Lo ideal sería socializar de manera íntegra y universal los servicios de salud. Pero es improbable que esto se realice prontamente. Así que mientras la humanidad arriba a esas instancias lo único que nos resta por hacer es tener mayor cautela a la hora de seleccionar los doctores a los que acudimos. Asimismo, es importante no olvidar que somos nosotros quienes debemos cuidar de la salud propia, y no conferirle esa tarea a la gracia y bondad divina de algún santo, ni tampoco a los doctores o a sus instituciones médicas, ávidas de dinero y beneficio. Ese cuidado debe correr a cargo de uno mismo, pues esta visto que quienes cargan formal e institucionalmente con esa responsabilidad responden primordialmente a estímulos de carácter económico, y no sociales, altruistas, estrictamente médicos, tal y como todos (bueno, casi todos) esperamos que algún día suceda.
En efecto (y no me dejará mentir nadie), todos los mexicanos, me atrevo a decir que sin excepción, hemos sido víctimas en una o múltiples ocasiones de negligencia médica, de diagnósticos equívocos o de tratamientos fraudulentos. Mucho tiene que ver el hecho de que en México, al igual que en otras culturas, a los médicos, así como a sus prescripciones, se les confieren una cualidad de infalibilidad, pese a sus constantes desaciertos. La figura del doctor ha sido colocada en un pedestal. Su hipotética capacidad para curar, para sanar, para remediar todas las dolencias y trastornos del cuerpo humano, difícilmente es cuestionada, discutida. Esto explica que nos sujetemos a sus dictámenes y recetas médicas sin titubear, sin averiguar nunca su validez.
Pero la causa esencial de estos frecuentes desatinos y atracos –claro está- es la condición lucrativa de los servicios de salud. Uno asiste al médico por necesidad; necesidad de curar algún malestar físico, anímico o incluso mental. En tanto que el médico (de antemano una disculpa por la generalización) recibe y atiende pacientes no por razón de un compromiso honrado con la salud de su comunidad, sino más bien, o al menos primeramente, con motivo de la retribución que exige por consulta. Esta visto que muy frecuentemente los doctores emiten diagnósticos aún sin conocer bien a bien el verdadero problema del enfermo. Reconocer su incompetencia o incapacidad para curar la enfermedad del paciente implica, simple y sencillamente, renunciar al pago por sus servicios. Algo que ni su estatus ni sus bolsillos suelen estar dispuestos a tolerar.

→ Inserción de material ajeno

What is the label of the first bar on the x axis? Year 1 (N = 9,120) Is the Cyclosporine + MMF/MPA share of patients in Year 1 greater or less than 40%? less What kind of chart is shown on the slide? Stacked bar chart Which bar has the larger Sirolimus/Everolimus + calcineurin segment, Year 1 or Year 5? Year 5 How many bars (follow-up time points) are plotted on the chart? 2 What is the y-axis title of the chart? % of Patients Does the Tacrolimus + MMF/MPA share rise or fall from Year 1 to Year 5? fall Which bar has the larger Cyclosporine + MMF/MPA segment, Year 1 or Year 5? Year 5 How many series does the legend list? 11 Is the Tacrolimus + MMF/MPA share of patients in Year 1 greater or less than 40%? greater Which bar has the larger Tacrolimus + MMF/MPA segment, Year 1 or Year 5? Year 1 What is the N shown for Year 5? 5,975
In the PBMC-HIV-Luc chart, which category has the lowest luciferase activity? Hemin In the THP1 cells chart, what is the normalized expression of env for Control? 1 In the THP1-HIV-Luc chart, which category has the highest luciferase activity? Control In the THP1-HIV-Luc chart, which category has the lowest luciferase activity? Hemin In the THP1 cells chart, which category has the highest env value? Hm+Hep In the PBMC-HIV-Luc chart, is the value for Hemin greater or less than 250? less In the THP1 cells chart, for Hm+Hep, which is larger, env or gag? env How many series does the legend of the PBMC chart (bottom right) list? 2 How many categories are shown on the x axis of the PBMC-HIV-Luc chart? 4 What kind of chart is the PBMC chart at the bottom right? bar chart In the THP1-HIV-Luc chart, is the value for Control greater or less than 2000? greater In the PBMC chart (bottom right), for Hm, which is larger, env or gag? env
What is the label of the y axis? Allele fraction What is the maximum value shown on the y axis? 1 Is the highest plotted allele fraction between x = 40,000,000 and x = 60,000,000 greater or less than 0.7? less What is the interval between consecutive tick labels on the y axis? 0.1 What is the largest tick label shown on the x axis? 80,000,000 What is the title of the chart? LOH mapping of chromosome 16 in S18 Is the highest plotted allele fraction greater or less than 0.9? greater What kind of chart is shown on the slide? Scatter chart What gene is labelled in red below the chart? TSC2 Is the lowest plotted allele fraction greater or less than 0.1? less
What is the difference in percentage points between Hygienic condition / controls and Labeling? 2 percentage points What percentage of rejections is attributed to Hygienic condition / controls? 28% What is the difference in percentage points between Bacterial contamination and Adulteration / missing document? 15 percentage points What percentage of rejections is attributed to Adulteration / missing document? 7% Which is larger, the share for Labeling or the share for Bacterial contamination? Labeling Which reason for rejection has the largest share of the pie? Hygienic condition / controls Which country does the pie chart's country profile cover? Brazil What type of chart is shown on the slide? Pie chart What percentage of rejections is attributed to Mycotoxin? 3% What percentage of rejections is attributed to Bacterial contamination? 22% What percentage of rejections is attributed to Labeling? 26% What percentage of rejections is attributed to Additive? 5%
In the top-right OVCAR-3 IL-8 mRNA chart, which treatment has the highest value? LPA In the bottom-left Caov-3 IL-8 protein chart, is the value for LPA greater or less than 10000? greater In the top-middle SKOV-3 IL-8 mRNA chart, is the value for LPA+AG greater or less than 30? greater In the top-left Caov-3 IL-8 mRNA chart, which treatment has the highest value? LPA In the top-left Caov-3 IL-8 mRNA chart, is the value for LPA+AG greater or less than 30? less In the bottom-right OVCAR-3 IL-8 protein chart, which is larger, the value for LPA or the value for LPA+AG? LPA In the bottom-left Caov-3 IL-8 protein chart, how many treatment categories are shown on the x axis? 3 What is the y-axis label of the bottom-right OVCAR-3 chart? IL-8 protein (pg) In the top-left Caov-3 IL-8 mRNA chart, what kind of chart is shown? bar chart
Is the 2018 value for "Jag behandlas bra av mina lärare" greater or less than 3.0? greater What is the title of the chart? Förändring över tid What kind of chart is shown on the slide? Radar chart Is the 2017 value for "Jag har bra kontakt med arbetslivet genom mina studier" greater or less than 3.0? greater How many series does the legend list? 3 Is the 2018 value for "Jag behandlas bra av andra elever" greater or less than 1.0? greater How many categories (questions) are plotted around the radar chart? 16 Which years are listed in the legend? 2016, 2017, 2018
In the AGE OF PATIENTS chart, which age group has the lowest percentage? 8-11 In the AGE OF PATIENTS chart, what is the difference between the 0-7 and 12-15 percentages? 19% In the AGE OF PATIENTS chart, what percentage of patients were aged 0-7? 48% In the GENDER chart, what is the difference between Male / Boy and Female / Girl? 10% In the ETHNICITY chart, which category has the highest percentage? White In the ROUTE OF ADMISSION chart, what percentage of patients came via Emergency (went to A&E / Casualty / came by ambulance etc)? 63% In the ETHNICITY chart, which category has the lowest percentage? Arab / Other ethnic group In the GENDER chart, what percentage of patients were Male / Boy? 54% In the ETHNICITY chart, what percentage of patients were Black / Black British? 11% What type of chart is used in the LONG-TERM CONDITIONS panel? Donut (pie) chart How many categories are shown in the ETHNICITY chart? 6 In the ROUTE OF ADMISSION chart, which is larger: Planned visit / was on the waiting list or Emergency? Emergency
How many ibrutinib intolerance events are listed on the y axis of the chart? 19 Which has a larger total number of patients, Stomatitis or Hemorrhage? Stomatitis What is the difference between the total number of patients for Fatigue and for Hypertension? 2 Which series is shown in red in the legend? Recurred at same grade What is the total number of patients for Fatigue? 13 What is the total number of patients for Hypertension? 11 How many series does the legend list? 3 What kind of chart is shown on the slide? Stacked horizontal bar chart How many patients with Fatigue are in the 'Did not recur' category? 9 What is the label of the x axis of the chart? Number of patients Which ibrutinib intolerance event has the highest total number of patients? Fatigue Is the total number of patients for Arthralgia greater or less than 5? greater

Lo ideal sería socializar de manera íntegra y universal los servicios de salud. Pero es improbable que esto se realice prontamente. Así que mientras la humanidad arriba a esas instancias lo único que nos resta por hacer es tener mayor cautela a la hora de seleccionar los doctores a los que acudimos. Asimismo, es importante no olvidar que somos nosotros quienes debemos cuidar de la salud propia, y no conferirle esa tarea a la gracia y bondad divina de algún santo, ni tampoco a los doctores o a sus instituciones médicas, ávidas de dinero y beneficio. Ese cuidado debe correr a cargo de uno mismo, pues esta visto que quienes cargan formal e institucionalmente con esa responsabilidad responden primordialmente a estímulos de carácter económico, y no sociales, altruistas, estrictamente médicos, tal y como todos (bueno, casi todos) esperamos que algún día suceda.